▶ _Page excerpt_:
=== Begin Enclosure ===

Message 666 of 871 (692687)
03-06-2013 2:17 PM
Reply to: Message 640 by Blue Jay
03-05-2013 3:07 PM


You started out arguing that birds and bats were functionally distinct, designed to fill specific, different niches. But, now, you're arguing that they are functionally redundant, as a failsafe plan..
Exactly! Does anything in your evolutionist deductive reasoning require mutual exclusivity of the two concepts? But not just a failsafe plan, creativity and variety and beauty are also goals in their own right. Not everything has a practical purpose, some things in nature are beautiful, some are amazing in their sheer uniqueness.
These explanations make opposite predictions. Yet, you have said that both would be evidence of extreme cleverness on the part of the Designer. You've constructed your theory such that it cannot be falsified, even if it's actually wrong.
Not actually, I'm constructing nothing, I'm merely expressing the obvious regarding the nature of the Creator. It would be natural that our Creator creates in logical patterns, and yet also produces amazing exceptions to standardized patterns. If creationism cannot be contradicted by reality, it is a strength, not a weakness of the theory.

=== End Enclosure ===

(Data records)
=== Begin Enclosure ===

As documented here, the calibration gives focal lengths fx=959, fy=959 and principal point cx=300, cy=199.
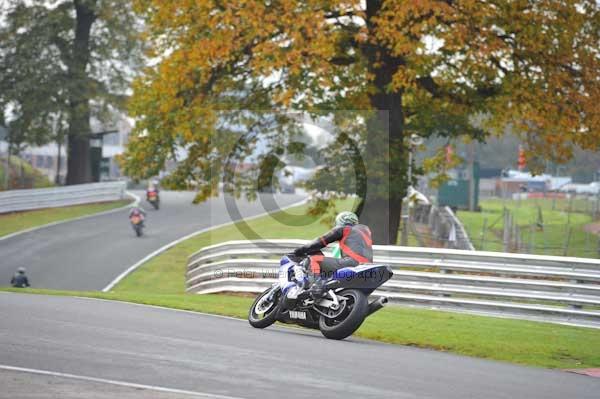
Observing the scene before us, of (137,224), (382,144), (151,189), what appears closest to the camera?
(382,144)

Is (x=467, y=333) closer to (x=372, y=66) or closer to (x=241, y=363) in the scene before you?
(x=241, y=363)

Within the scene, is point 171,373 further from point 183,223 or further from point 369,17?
point 183,223

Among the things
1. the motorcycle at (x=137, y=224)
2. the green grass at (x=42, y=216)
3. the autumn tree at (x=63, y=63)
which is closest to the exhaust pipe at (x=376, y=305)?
the motorcycle at (x=137, y=224)

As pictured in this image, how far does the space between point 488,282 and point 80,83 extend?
117 ft

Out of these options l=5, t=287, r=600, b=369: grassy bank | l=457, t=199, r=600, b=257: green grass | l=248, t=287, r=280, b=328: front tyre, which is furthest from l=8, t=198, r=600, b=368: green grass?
l=457, t=199, r=600, b=257: green grass

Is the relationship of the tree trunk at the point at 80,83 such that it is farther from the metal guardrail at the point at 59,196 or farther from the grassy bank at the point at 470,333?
the grassy bank at the point at 470,333

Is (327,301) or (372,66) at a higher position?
(372,66)

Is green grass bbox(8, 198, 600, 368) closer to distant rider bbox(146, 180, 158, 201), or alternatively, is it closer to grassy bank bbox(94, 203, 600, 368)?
grassy bank bbox(94, 203, 600, 368)

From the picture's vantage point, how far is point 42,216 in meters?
43.4

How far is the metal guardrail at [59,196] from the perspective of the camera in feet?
143

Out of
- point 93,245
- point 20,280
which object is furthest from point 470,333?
point 93,245

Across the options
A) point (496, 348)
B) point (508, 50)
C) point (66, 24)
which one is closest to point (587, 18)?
point (508, 50)

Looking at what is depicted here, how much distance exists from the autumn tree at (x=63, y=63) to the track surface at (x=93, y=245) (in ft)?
20.4

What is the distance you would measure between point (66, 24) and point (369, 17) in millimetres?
29800
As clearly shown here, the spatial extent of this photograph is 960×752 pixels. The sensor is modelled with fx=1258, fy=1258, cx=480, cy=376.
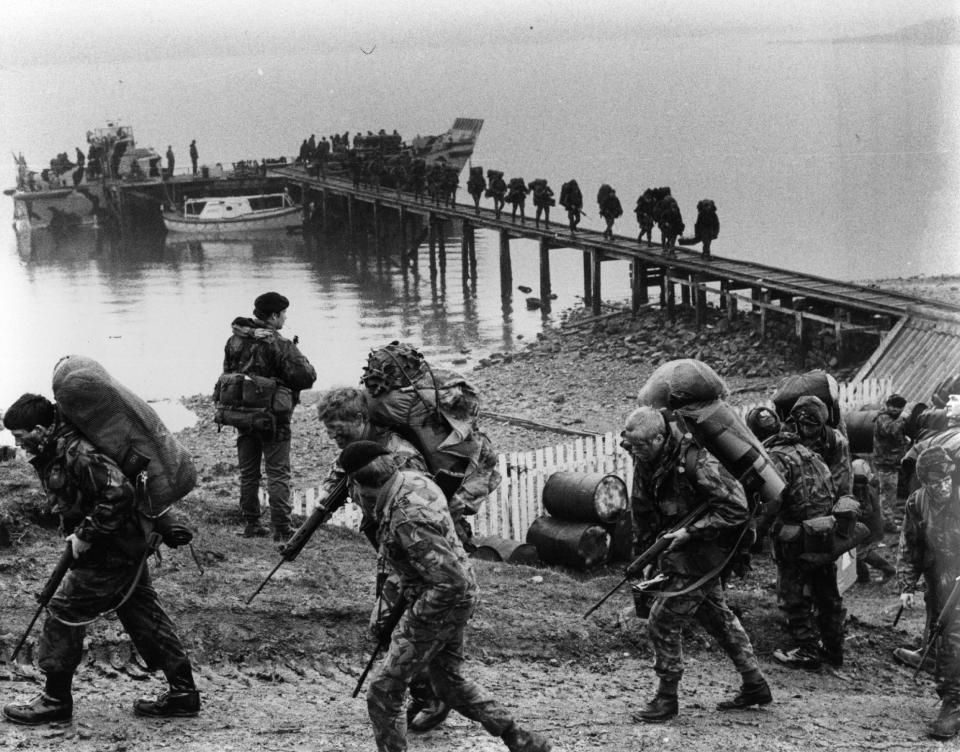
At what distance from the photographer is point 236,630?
7.19 m

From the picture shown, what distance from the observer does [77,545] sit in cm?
559

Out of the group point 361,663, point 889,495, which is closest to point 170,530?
point 361,663

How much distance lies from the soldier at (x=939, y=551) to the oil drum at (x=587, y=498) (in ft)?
11.1

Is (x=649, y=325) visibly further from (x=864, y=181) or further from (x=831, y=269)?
(x=864, y=181)

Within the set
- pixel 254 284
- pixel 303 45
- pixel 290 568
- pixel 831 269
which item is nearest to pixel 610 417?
pixel 290 568

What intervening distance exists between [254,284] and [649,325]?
27868 millimetres

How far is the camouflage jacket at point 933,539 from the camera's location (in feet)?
21.6

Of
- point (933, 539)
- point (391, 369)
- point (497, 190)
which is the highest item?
point (497, 190)

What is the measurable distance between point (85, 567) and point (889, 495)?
9159 millimetres

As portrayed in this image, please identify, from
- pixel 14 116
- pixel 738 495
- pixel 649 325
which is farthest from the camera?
pixel 14 116

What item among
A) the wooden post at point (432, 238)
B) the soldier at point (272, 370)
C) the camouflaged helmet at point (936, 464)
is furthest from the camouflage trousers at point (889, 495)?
the wooden post at point (432, 238)

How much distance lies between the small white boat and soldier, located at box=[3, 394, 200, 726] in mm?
62795

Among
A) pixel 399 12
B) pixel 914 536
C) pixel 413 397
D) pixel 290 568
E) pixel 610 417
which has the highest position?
pixel 399 12

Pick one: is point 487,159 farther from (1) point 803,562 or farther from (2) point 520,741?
(2) point 520,741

=== End Enclosure ===

▶ _Questions_:
1: Answer these questions about the forum post on birds, bats and design:
(a) Which message is the post a reply to, and who wrote it?
(b) Besides a failsafe plan, what three things does the reply call goals in their own right?
(c) What does the reply call it if creationism cannot be contradicted by reality?
2: Carry on the forum post about birds, bats and design from where it stops.

▶ _Answer set_:
1:
(a) Message 640, by Blue Jay.
(b) Creativity, variety and beauty.
(c) A strength, not a weakness of the theory.

2:
You may not believe it, but I actually am fully willing to accept Intelligent Design. I'm under significant pressure from my family to do so, and it would make my life a hell of a lot easier if I could just give in and accept it.
But, I can't accept an idea that's based entirely around an unfalsifiable framework of ad hoc rationalizations; so, I need to see that Intelligent Design is actually capable of making successful predictions, and I need to see evidence that its proponents are willing to reject it when its predictions are unsuccessful
The evolution/creation debate is more likely to be solved by mathematicians. Genome sequences have to be compared to current observed rates of mutations to see which position is more mathematically tenable. Certainly each view has the potential to be falsifiable, but proven mutations, and proven mutation rates have to be defined. Under evolutionary assumptions, most genomes are accumulated mutations, under creationism they are created with few mutations. Comparisons can be made, mutations are being more clearly defined. I believe that the evidence will increasingly point to creationist time frames, let's see what the future holds.

This message is a reply to:
 Message 640 by Blue Jay, posted 03-05-2013 3:07 PM Blue Jay has replied

Replies to this message:
 Message 675 by Taq, posted 03-06-2013 4:49 PM mindspawn has replied
 Message 683 by Blue Jay, posted 03-06-2013 5:48 PM mindspawn has replied

  
mindspawn
Member (Idle past 2689 days)
Posts: 1015
Joined: 10-22-2012


Message 667 of 871 (692688)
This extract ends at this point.